Data for processing =>
****************

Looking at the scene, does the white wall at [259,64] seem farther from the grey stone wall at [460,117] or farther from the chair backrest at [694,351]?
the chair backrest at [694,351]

****************

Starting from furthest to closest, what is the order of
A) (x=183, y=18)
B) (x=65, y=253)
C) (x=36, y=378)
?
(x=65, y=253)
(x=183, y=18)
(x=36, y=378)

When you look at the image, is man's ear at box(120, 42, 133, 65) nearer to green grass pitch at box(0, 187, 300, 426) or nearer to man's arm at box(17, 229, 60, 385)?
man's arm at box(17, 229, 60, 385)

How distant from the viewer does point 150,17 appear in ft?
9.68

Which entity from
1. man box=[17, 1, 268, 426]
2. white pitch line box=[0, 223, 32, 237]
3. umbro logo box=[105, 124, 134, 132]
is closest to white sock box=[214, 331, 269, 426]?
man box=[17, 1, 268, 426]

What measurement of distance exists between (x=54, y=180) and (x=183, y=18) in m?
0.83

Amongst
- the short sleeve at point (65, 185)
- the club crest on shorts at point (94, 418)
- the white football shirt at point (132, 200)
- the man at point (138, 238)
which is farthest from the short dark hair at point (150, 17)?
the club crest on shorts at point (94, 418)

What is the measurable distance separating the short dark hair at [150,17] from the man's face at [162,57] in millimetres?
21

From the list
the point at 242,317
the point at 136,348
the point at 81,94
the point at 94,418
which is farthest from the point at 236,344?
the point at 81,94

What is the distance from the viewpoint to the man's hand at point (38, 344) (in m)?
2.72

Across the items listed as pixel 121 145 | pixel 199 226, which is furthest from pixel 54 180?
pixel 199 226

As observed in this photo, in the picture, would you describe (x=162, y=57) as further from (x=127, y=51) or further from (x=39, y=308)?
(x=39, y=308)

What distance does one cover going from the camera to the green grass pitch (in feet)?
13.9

****************

From the entries above, pull out every line that contains the word "closest", matching its case.

Starting from furthest to closest, what is the order of
is closest to white sock box=[214, 331, 269, 426]?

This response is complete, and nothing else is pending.